What is asked — Reproduce every one of the following items verbatim, with no changes of any kind.

Data section —
════
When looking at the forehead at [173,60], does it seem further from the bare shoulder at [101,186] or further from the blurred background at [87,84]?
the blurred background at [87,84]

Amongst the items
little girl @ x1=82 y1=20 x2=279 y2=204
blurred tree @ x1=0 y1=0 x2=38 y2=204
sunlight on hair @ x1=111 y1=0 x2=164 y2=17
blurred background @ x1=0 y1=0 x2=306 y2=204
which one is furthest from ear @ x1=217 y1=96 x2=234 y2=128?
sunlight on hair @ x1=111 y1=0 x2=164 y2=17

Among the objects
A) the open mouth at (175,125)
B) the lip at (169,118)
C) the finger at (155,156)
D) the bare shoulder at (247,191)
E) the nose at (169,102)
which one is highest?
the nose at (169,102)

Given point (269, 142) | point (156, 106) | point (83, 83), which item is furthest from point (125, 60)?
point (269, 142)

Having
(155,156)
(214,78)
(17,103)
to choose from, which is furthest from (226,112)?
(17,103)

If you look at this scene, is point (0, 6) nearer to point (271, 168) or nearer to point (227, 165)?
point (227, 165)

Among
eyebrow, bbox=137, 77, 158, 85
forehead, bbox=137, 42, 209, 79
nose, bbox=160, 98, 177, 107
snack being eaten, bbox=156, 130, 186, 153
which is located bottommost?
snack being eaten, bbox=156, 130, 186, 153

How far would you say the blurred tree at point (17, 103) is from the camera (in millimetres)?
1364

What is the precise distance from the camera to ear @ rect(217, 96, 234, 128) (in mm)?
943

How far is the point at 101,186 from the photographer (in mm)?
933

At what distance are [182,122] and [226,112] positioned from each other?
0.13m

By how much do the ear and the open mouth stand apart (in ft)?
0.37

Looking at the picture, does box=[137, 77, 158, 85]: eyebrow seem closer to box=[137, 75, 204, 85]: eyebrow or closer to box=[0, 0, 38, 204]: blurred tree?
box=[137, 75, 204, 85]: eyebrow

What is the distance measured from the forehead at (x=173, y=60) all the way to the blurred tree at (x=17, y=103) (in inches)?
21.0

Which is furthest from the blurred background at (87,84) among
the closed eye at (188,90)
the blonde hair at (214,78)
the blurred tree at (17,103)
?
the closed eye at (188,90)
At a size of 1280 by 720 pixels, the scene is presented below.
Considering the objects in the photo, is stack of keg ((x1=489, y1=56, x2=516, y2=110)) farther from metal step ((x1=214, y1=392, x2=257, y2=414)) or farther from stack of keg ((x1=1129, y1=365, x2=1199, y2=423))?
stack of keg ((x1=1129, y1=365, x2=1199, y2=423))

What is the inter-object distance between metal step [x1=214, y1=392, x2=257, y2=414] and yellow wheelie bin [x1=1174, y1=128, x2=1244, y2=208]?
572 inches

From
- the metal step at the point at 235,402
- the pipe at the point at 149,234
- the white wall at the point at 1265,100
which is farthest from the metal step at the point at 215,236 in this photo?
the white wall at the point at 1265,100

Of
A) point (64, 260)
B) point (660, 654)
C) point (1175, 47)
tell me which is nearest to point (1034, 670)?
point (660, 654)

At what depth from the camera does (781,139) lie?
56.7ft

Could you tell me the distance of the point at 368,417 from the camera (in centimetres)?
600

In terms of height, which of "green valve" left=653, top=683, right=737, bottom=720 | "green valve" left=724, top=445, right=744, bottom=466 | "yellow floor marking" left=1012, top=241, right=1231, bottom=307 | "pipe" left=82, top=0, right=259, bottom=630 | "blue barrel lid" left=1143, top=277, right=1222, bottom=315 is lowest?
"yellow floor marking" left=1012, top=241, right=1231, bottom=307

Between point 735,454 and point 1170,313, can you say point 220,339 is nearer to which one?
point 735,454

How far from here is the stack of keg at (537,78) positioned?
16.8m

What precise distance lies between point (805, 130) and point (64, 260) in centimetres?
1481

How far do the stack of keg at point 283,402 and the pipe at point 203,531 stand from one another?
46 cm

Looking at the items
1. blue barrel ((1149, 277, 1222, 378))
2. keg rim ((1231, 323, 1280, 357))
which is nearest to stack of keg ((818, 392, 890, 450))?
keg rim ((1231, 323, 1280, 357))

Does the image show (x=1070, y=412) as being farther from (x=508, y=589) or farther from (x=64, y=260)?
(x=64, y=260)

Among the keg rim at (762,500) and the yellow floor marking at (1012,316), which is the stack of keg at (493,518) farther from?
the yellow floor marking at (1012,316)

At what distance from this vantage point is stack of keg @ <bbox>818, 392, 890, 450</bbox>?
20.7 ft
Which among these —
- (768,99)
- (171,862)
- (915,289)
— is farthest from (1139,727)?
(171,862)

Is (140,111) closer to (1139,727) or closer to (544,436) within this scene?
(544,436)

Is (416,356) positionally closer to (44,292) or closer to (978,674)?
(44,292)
════
Result of the exercise —
When looking at the forehead at [173,60], does it seem further from the bare shoulder at [101,186] or further from the blurred background at [87,84]?
the blurred background at [87,84]

Amongst the items
little girl @ x1=82 y1=20 x2=279 y2=204
blurred tree @ x1=0 y1=0 x2=38 y2=204
sunlight on hair @ x1=111 y1=0 x2=164 y2=17
blurred background @ x1=0 y1=0 x2=306 y2=204
which one is furthest from ear @ x1=217 y1=96 x2=234 y2=128?
sunlight on hair @ x1=111 y1=0 x2=164 y2=17

Among the objects
A) the open mouth at (175,125)
B) the lip at (169,118)
C) the finger at (155,156)
D) the bare shoulder at (247,191)
E) the nose at (169,102)
which one is highest?
the nose at (169,102)

Given point (269, 142) | point (156, 106) | point (83, 83), which item is furthest from point (125, 60)?
point (269, 142)

Having
(155,156)
(214,78)
(17,103)
to choose from, which is furthest from (226,112)?
(17,103)

If you look at this scene, is point (0, 6) nearer to point (271, 168) or nearer to point (227, 165)?
point (227, 165)

Among
eyebrow, bbox=137, 77, 158, 85
forehead, bbox=137, 42, 209, 79
nose, bbox=160, 98, 177, 107
snack being eaten, bbox=156, 130, 186, 153
which is located bottommost?
snack being eaten, bbox=156, 130, 186, 153

How far would you say the blurred tree at point (17, 103) is from the camera (in millimetres)?
1364

What is the precise distance from the camera to ear @ rect(217, 96, 234, 128) (in mm)?
943

How far is the point at 101,186 from the photographer (in mm)?
933

At what distance are [182,122] and [226,112] positioned from each other?
0.13m

By how much do the ear and the open mouth stand apart (in ft)?
0.37

Looking at the picture, does box=[137, 77, 158, 85]: eyebrow seem closer to box=[137, 75, 204, 85]: eyebrow or closer to box=[0, 0, 38, 204]: blurred tree?
box=[137, 75, 204, 85]: eyebrow

What is the distance measured from the forehead at (x=173, y=60) all the way to the blurred tree at (x=17, y=103) (in inches)?
21.0

Which is furthest from the blurred background at (87,84) among
the closed eye at (188,90)
the blonde hair at (214,78)
the blurred tree at (17,103)
?
the closed eye at (188,90)
At a size of 1280 by 720 pixels, the scene is presented below.
Considering the objects in the photo, is stack of keg ((x1=489, y1=56, x2=516, y2=110)) farther from metal step ((x1=214, y1=392, x2=257, y2=414)) or farther from stack of keg ((x1=1129, y1=365, x2=1199, y2=423))?
stack of keg ((x1=1129, y1=365, x2=1199, y2=423))

What is the inter-object distance between metal step [x1=214, y1=392, x2=257, y2=414] and yellow wheelie bin [x1=1174, y1=128, x2=1244, y2=208]?
572 inches

From
- the metal step at the point at 235,402
- the pipe at the point at 149,234
- the white wall at the point at 1265,100
which is farthest from the metal step at the point at 215,236 in this photo?
the white wall at the point at 1265,100

Of
A) point (64, 260)
B) point (660, 654)
C) point (1175, 47)
tell me which is nearest to point (1034, 670)?
point (660, 654)

At what depth from the camera does (781,139) lie?
56.7ft

Could you tell me the distance of the point at 368,417 from the camera (in centimetres)?
600

In terms of height, which of "green valve" left=653, top=683, right=737, bottom=720 | "green valve" left=724, top=445, right=744, bottom=466 | "yellow floor marking" left=1012, top=241, right=1231, bottom=307 | "pipe" left=82, top=0, right=259, bottom=630 | "blue barrel lid" left=1143, top=277, right=1222, bottom=315 is lowest?
"yellow floor marking" left=1012, top=241, right=1231, bottom=307

Between point 735,454 and point 1170,313, can you say point 220,339 is nearer to which one?
point 735,454

How far from here is the stack of keg at (537,78) positioned?
16.8m

What precise distance lies between point (805, 130) and point (64, 260) in centimetres?
1481

How far do the stack of keg at point 283,402 and the pipe at point 203,531 stand from one another?
46 cm

Looking at the items
1. blue barrel ((1149, 277, 1222, 378))
2. keg rim ((1231, 323, 1280, 357))
which is nearest to stack of keg ((818, 392, 890, 450))?
keg rim ((1231, 323, 1280, 357))

Does the image show (x=1070, y=412) as being farther from (x=508, y=589) or farther from (x=64, y=260)?
(x=64, y=260)

Among the keg rim at (762,500) and the yellow floor marking at (1012,316), which is the stack of keg at (493,518) farther from?
the yellow floor marking at (1012,316)

At what distance from this vantage point is stack of keg @ <bbox>818, 392, 890, 450</bbox>?
20.7 ft
Which among these —
- (768,99)
- (171,862)
- (915,289)
— is farthest from (1139,727)?
(171,862)

Is (140,111) closer to (1139,727) or closer to (544,436) within this scene?
(544,436)

Is (416,356) positionally closer to (44,292) or closer to (978,674)?
(44,292)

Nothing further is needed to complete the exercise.